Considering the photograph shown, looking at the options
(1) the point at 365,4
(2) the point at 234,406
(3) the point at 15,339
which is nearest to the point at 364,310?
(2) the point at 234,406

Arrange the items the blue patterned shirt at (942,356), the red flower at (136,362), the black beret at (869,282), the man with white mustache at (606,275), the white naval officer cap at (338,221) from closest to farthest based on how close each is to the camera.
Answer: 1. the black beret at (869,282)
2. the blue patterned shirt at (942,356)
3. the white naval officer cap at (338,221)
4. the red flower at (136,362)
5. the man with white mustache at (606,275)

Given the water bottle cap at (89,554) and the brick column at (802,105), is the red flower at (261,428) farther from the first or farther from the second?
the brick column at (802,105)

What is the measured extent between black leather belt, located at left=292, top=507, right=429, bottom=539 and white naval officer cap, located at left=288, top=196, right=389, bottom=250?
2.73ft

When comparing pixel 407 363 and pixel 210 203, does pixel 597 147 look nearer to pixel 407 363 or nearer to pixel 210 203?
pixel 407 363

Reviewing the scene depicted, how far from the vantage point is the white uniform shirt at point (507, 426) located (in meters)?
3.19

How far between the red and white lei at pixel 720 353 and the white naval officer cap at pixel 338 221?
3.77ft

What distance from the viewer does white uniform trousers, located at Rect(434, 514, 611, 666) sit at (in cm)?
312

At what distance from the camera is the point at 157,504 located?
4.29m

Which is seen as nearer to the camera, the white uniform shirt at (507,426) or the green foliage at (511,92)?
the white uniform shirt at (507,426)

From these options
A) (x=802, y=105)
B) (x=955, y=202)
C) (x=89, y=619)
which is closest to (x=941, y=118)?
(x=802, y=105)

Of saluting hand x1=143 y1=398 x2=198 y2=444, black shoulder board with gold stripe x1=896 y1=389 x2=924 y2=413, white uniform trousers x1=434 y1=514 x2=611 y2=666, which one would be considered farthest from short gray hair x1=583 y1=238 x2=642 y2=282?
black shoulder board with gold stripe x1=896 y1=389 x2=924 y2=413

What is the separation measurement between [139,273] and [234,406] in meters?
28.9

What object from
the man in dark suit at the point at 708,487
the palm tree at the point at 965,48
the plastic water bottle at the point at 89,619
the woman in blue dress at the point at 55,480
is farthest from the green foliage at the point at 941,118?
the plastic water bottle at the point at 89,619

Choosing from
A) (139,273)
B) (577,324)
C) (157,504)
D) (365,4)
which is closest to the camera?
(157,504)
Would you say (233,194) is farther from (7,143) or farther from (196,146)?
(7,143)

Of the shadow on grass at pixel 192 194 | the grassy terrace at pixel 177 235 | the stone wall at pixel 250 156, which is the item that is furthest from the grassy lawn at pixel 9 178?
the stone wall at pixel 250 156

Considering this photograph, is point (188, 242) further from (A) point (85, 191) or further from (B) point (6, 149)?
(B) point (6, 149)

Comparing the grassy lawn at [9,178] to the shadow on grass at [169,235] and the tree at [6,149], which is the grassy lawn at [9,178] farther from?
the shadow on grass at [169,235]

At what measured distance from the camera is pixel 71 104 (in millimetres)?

* [Exercise]
Can you turn everything from the line containing "Considering this photograph, is" down to the end of the rows into a Markdown table with the columns Number and Line, leaving out any blank lines?

* [Task output]
| Number | Line |
|---|---|
| 1 | Considering this photograph, is point (188, 242) further from (A) point (85, 191) or further from (B) point (6, 149)? |
| 2 | (B) point (6, 149) |
| 3 | Comparing the grassy lawn at [9,178] to the shadow on grass at [169,235] and the tree at [6,149], which is the grassy lawn at [9,178] farther from? |
| 4 | the shadow on grass at [169,235] |
| 5 | At what measured distance from the camera is pixel 71 104 (in millimetres)? |